La confessione è arrivata questa mattina dal 25enne Massimiliano Quartarone. «Ricevevo da lui e dai suoi familiari attacchi che mi impedivano di uscire di casa e di andare a lavorare», ha detto nell'aula del tribunale
Pachino, uno degli imputati confessa l’omicidio Vizzini «Non volevo ucciderlo, mi rendeva la vita impossibile»
«Sono stato io a uccidere Corrado Vizzini, ma non era mia intenzione. Da tempo, la mia vita era diventata insopportabile perché da lui e dai suoi familiari ricevevo attacchi che mi impedivano anche di uscire di casa e di andare a lavorare». La confessione del 25enne Massimiliano Quartarone è arrivata questa mattina durante l’udienza al tribunale di Siracusa per il processo con rito abbreviato. Il 25enne, però, non ha ulteriormente chiarito i contorni del delitto. Per l’agguato avvenuto nel marzo dello scorso anno in via De Santis a Pachino, insieme a Quartarone erano stati arrestati anche il 26enne Giuseppe Terzo (che ha scelto il rito abbreviato), il 28enne Sebastiano Romano e il 25enne Stefano Di Maria (che hanno optato, invece, per il rito ordinario).
«Il mio assistito – dichiara a MeridioNews l’avvocato Giuseppe Gurrieri che assiste Terzo – ha detto, invece, non solo di non essere stato l’esecutore materiale ma anche di non essere coinvolto in alcun modo in questa vicenda». La prossima udienza è stata fissata per il 9 marzo. Fin da subito, gli inquirenti avevano parlato di «desiderio di vendetta» da parte di Quartarone che, poche settimane prima, aveva ricevuto diversi colpi di fucile contro la sua porta di casa. Vizzini, colpito da quattro proiettili mentre a bordo del suo motorino faceva rientro a casa per rispettare le prescrizioni sulla sorveglianza vigilata, morì qualche giorno dopo all’ospedale Di Maria di Avola.
Dalla ricostruzione fatta dagli inquirenti, dietro il delitto «pianificato nei minimi dettagli» ci sarebbero gruppi criminali rivali in lotta per la supremazia nel mercato illegale della droga e per la gestione personalistica dell’assegnazione di alcuni alloggi popolari. Interessi che avrebbero portato al botta e risposta di fuoco.
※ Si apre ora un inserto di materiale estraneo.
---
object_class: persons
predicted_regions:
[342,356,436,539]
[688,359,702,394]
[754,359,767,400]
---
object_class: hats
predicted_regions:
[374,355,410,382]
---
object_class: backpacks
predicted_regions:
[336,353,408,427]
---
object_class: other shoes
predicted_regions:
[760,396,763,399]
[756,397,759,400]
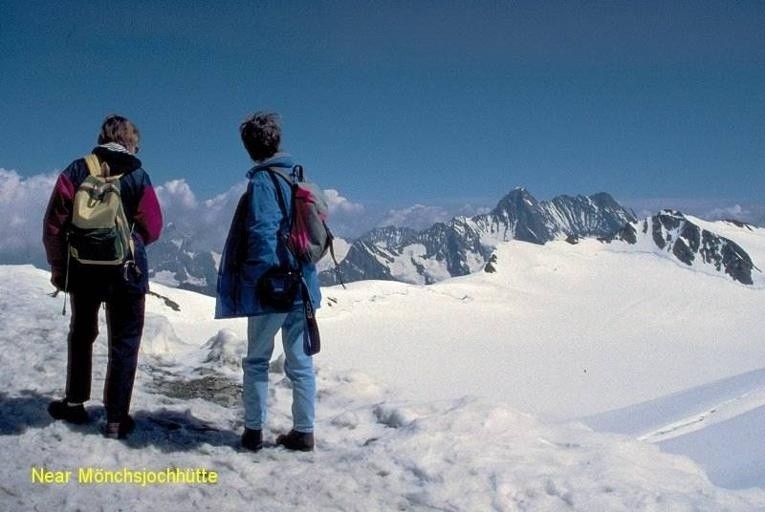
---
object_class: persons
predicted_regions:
[216,107,322,452]
[42,115,162,442]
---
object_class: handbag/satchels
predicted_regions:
[254,266,300,313]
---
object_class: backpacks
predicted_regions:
[68,153,131,265]
[264,164,334,264]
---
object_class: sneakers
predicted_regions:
[277,428,314,452]
[241,426,263,450]
[47,398,90,425]
[106,413,135,440]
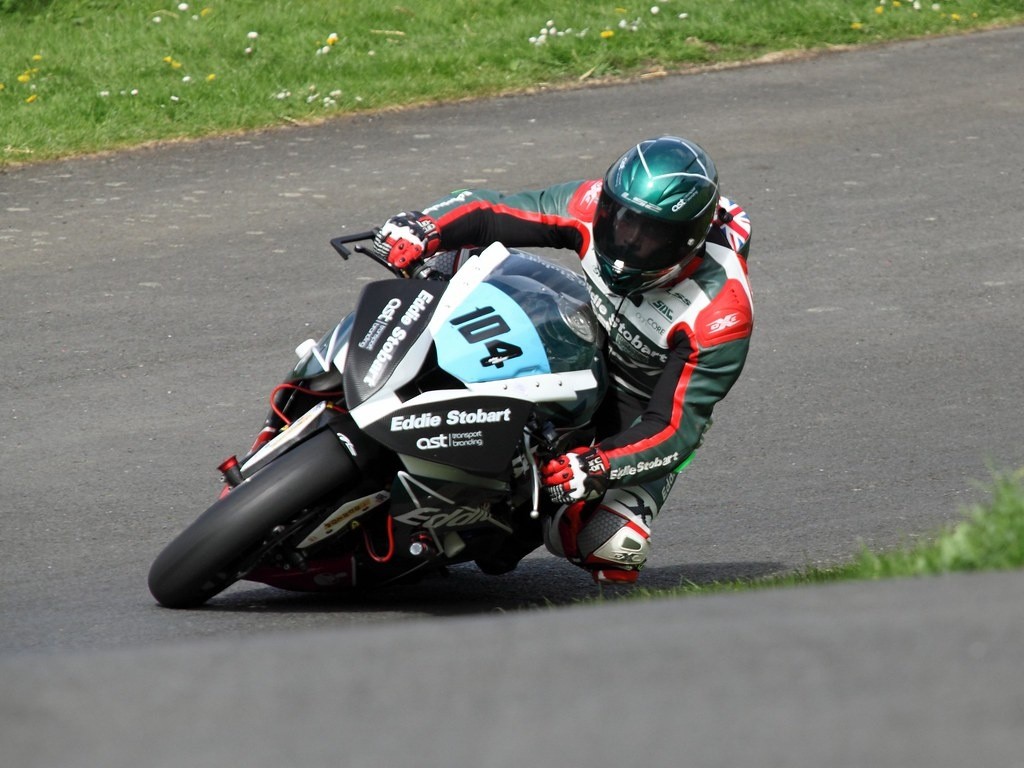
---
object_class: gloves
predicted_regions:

Il 55enne vittima dell’agguato, oltre a essere pregiudicato per reati legati al traffico di droga, è stato condannato per lesioni gravi procurate ad Antonio Di Maiuta. L’indagine, partita per tentato omicidio, riguardò un agguato generato dalla sete di vendetta per l’omicidio di Paolo Forestieri, vicino a Vizzini e ucciso da Enrico Di Maiuta, figlio di Antonio.
Sullo sfondo del suo omicidio resta anche una trama di legami: Corrado Vizzini è parente alla lontana di Giuseppe Vizzini – detto Peppe Marcuotto – braccio destro e socio in affari (i rispettivi figli sono titolari dell’azienda agricola La Fenice) del boss Salvatore Giuliano e condannato lo scorso dicembre, insieme ai figli Simone e Andrea, per la bomba carta messa sotto l’autovettura dell’avvocata Adriana Quattropani.
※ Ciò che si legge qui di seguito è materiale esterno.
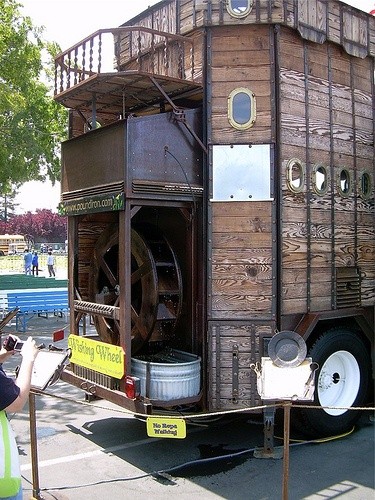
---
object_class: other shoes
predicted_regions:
[49,276,51,277]
[54,274,55,276]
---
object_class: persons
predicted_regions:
[0,334,41,500]
[46,251,55,277]
[23,249,33,275]
[31,252,39,275]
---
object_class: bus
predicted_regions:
[0,234,29,256]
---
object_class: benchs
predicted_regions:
[0,290,69,332]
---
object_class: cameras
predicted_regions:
[13,341,26,351]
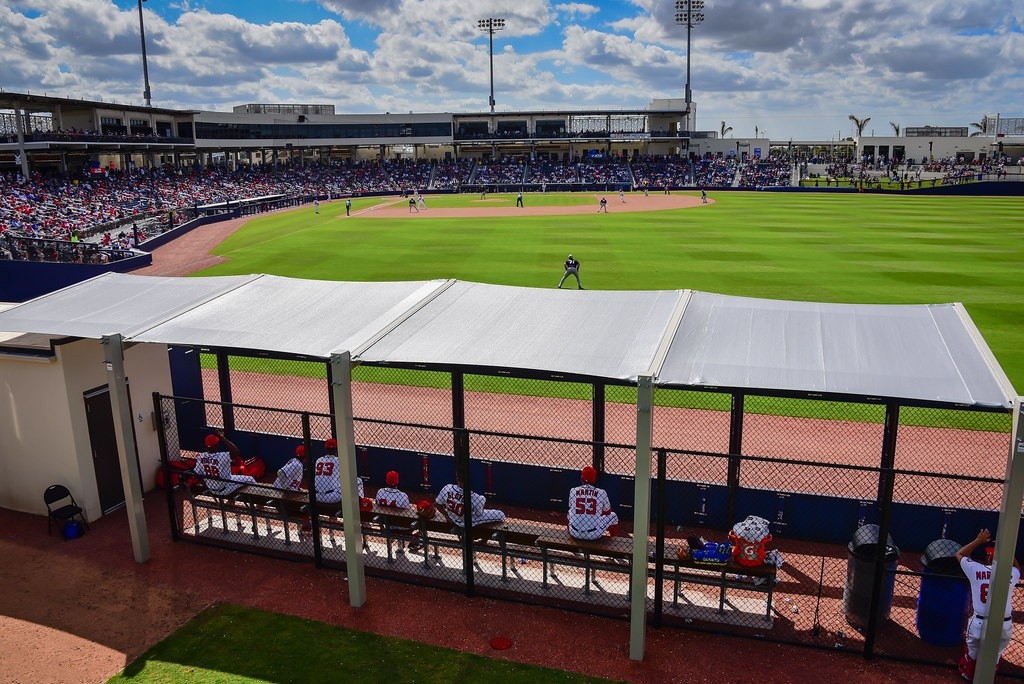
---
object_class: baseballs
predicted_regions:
[791,604,798,613]
[785,597,790,603]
Il figlio di Corrado Vizzini, Giovanni, è stato arrestato a febbraio del 2018 perché ritenuto responsabile del tentato omicidio di Giuseppe Aprile, uno dei tre fratelli al servizio del boss Giuliano. Anche questo episodio, avvenuto davanti al bar Scacco Matto (di proprietà di Pietro Giovanni Spataro, figlio dell’ex assessore e consigliere comunale Salvatore Spataro), per gli inquirenti si inseriva nel filone del «regolamento di conti tra bande per il controllo del mercato della droga e delle estorsioni» nella zona tra Portopalo e Pachino. L’azione di Giovanni Vizzini era stata considerata una risposta all’aggressione subita nella stessa sera dal padre Corrado all’interno della sua abitazione. Alcuni vicini di casa, infatti, avevano segnalato l’esplosione di diversi colpi d’arma da fuoco.